It is a privilege to speak in this debate to mark this year’s International Freedom of Religion or Belief Day. I thank Jim Shannon for securing it, for his work on this issue and for the tour de force that was his speech. I will also say how much I respect every speech that has been made in the Chamber today; I agree with everything that has been said.
Let me start with some positive news. Earlier this week, Members may have heard news of a 13-year-old boy in Pakistan called Sharjeel, who was the only Christian in his class, all the other pupils being Muslim. Last week he turned off a water tap at school, for which he was beaten and expelled, on the grounds that he had polluted the water supply. Colleagues may recall the case of Asia Bibi, the wife and mother who is still in detention, some nine years on, for drinking water from a communal tap, for which she was accused of polluting the water supply.
Sharjeel’s mother went to the school to object to his treatment. She was told that he was an infidel who was only fit for cleaning latrines. How, therefore, can I say that I have some positive news? Following the concerns raised in the past few days by religious freedom activists, in Pakistan and abroad, with the authorities in Pakistan, there has been a swift response, which is very different from what happened in Asia Bibi’s case, which I hope will help that lady. In Sharjeel’s case, direct action has been taken by the Human Rights Minister in Pakistan, Dr Shireen Mazari—the head of the school has been suspended and an inquiry has been launched by the district education office.
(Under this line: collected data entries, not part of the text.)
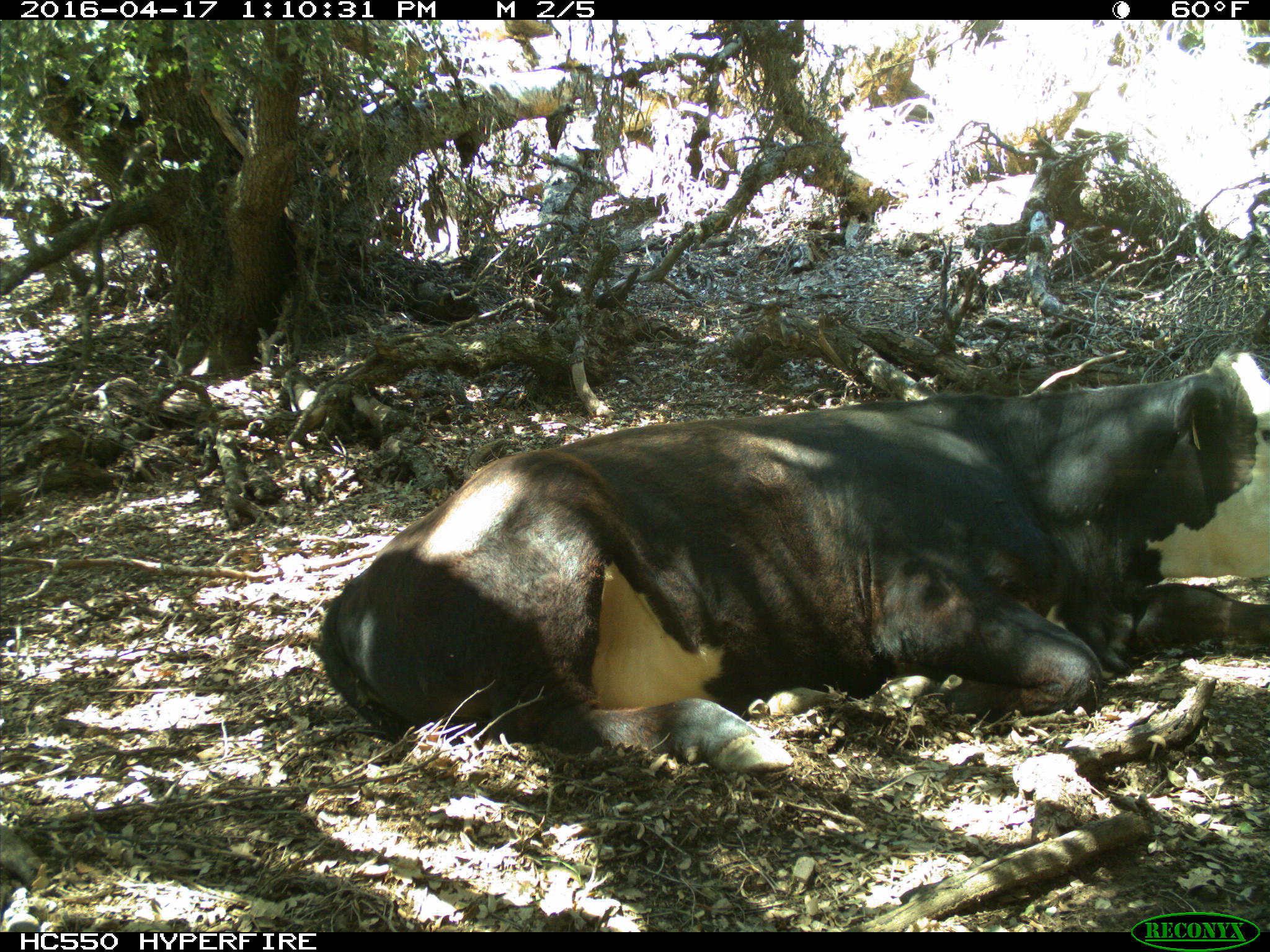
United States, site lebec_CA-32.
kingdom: Animalia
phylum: Chordata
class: Mammalia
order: Artiodactyla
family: Bovidae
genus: Bos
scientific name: Bos taurus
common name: domestic cow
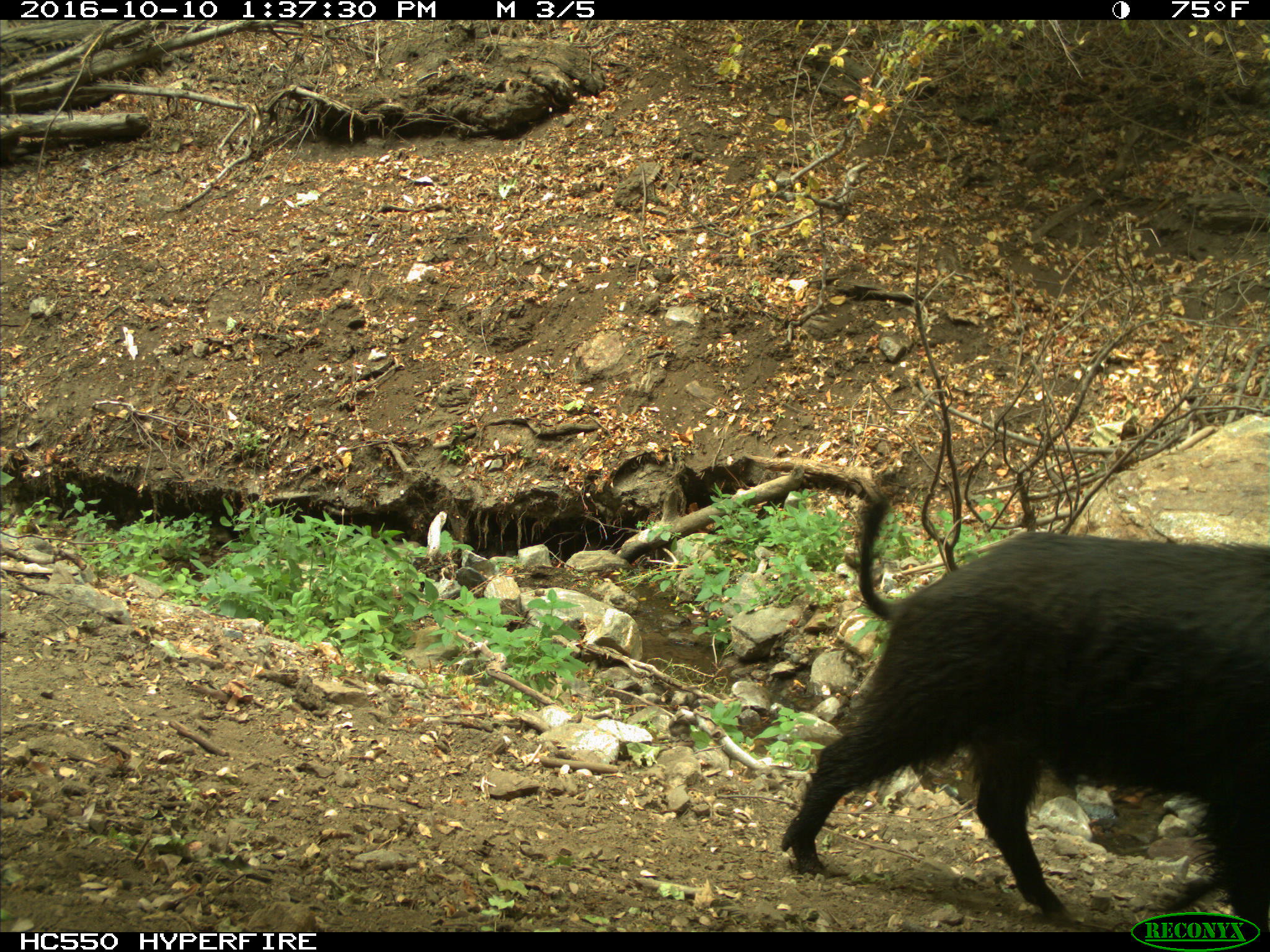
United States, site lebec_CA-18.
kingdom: Animalia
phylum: Chordata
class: Mammalia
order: Artiodactyla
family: Suidae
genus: Sus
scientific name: Sus scrofa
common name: wild boar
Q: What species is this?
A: Sus scrofa (wild boar).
That shows that when we raise individual cases of concern, we can make a difference. Of course, we need to do more. I therefore ask the Minister to keep a watchful eye on Sharjeel’s case and to raise it as soon as he can with his counterparts in Pakistan. At the same time, may I also draw his attention to the fact that around half a billion pounds of UK aid is spent every year in Pakistan? However, there is little evidence that the aid money is being used either to prioritise freedom of religion or belief in that country or to help persecuted minorities. In Pakistan, 5% of minorities should be given proper jobs but, due to a lack of education, many members of minority groups do not qualify.
I pay tribute to the hon. Members for Strangford and for St Helens South and Whiston (Ms Rimmer) for the work they have done, because they have not just been talking about the issue, as I am today; they actually went to Pakistan and brought back their concerns, as did Lord Alton, who has told me about the camps that many of these people are living in, because they could not support themselves. The camps lack even the most basic facilities—no running water, electricity or latrines. However, I understand from Lord Alton that no DFID staff member has ever visited the camps. May I ask the Minister to rectify that omission, in a country that receives so much UK aid?